Google's Gemini 3.1 Pro Preview Dominates AI Index at a Fraction of Competitors' Costs

Google's Gemini 3.1 Pro Preview has secured the top position in the Artificial Analysis Intelligence Index, surpassing its competitors by a margin of four points while being significantly more cost-effective. This model excels in six out of ten evaluated categories, including agent-based coding, knowledge, scientific reasoning, and physics. Notably, it has achieved a substantial reduction in its hallucination rate, decreasing by 38 percentage points compared to its predecessor, Gemini 3 Pro, which had previously struggled in this area.

The Artificial Analysis Intelligence Index consolidates ten benchmarks into a single overall score. Gemini 3.1 Pro Preview achieved a score of 57 points, outpacing Anthropic's Claude Opus 4.6 by four points and GPT-5.2 by six points.
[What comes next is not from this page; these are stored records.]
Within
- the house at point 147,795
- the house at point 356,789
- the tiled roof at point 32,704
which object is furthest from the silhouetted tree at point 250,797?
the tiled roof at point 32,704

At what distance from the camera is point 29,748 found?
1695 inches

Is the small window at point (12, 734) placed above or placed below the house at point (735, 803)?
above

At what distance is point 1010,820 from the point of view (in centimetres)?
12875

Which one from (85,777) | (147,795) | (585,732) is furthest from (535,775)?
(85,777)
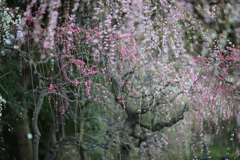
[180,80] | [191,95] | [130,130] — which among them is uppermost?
[180,80]

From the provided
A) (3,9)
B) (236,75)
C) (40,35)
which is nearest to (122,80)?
(40,35)

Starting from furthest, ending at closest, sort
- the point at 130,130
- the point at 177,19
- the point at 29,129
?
the point at 29,129, the point at 130,130, the point at 177,19

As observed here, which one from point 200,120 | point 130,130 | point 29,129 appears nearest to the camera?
point 200,120

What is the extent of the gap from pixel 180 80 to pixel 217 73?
1.05 feet

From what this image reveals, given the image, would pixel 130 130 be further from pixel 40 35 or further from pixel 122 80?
pixel 40 35

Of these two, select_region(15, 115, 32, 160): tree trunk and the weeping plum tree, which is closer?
the weeping plum tree

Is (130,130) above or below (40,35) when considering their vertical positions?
below

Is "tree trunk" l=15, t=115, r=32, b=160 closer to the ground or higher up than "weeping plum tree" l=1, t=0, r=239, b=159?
closer to the ground

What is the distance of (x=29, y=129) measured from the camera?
3518mm

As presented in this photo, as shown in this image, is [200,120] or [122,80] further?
[200,120]

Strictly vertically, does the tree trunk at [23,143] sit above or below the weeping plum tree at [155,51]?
below

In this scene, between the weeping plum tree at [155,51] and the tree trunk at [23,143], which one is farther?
the tree trunk at [23,143]

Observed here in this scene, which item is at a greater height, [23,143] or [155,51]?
[155,51]

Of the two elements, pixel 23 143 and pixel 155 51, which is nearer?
pixel 155 51
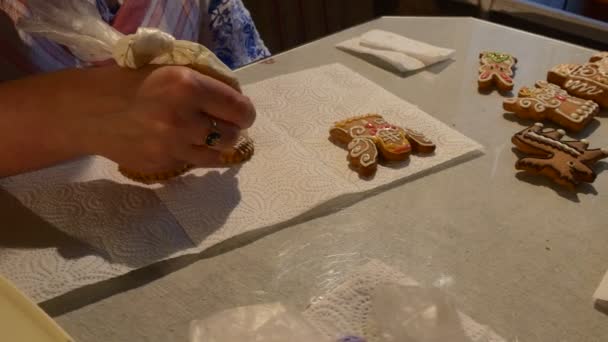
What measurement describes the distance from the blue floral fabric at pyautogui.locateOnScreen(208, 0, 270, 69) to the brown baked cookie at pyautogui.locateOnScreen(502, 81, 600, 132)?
0.47 meters

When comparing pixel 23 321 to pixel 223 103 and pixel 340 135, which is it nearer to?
pixel 223 103

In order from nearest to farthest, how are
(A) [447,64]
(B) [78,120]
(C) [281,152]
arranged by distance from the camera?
1. (B) [78,120]
2. (C) [281,152]
3. (A) [447,64]

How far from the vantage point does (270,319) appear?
49cm

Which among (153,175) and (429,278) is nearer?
(429,278)

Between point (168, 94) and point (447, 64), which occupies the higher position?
point (168, 94)

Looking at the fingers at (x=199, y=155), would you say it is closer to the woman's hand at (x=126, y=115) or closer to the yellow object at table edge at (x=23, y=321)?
the woman's hand at (x=126, y=115)

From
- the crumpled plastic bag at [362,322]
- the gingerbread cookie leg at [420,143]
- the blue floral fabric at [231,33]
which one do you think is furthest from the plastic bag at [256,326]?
the blue floral fabric at [231,33]

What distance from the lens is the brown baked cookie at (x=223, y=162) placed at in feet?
2.19

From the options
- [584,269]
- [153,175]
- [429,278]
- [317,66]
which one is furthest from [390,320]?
[317,66]

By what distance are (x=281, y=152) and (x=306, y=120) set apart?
0.10m

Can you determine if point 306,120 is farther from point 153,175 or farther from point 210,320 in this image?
point 210,320

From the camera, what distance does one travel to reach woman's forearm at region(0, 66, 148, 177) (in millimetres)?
588

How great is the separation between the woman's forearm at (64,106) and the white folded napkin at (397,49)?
19.7 inches

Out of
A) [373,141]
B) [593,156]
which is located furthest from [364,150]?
[593,156]
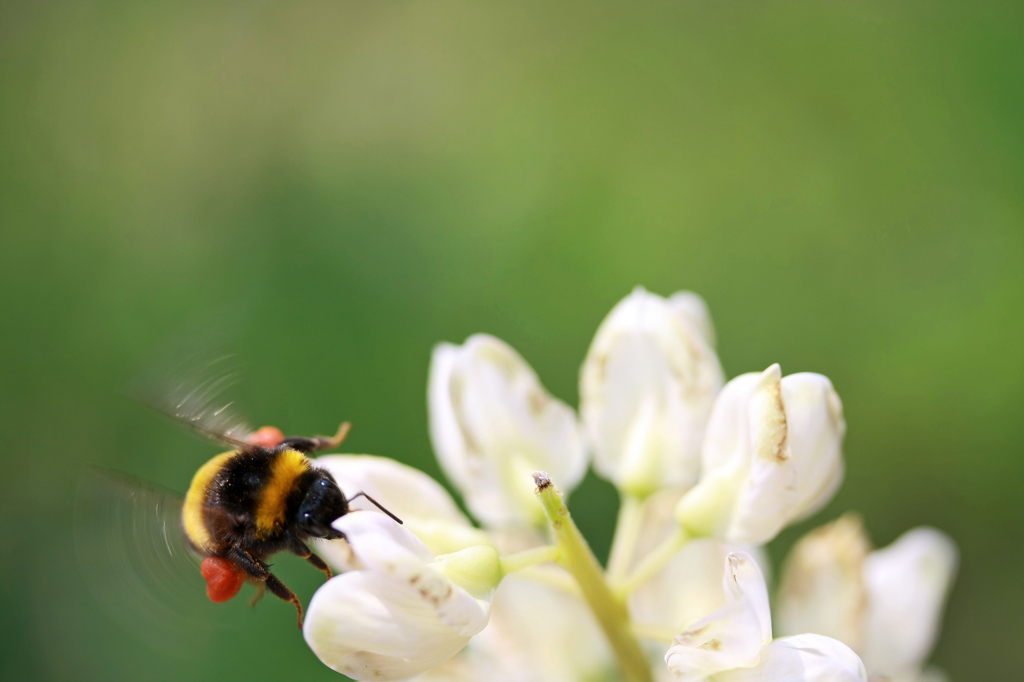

Testing the full index with Gemini incurs a cost of $892, in stark contrast to the $2,304 required for GPT-5.2 and $2,486 for Claude Opus 4.6. Gemini efficiently uses 57 million tokens, considerably fewer than the 130 million tokens needed by GPT-5.2. Meanwhile, open-source alternatives like GLM-5 are even more economical, costing $547.

However, despite its impressive performance in benchmarks, Gemini 3.1 Pro falls short in real-world agent tasks compared to Claude Sonnet 4.6, Opus 4.6, and GPT-5.2. Additionally, in internal fact-checking trials, Gemini 3.1 Pro verified only about a quarter of statements, performing worse than Opus 4.6 and GPT-5.2, and even trailing behind the earlier Gemini 3 Pro version.

While benchmarks provide valuable insights, they have their limitations, and individual assessments may vary.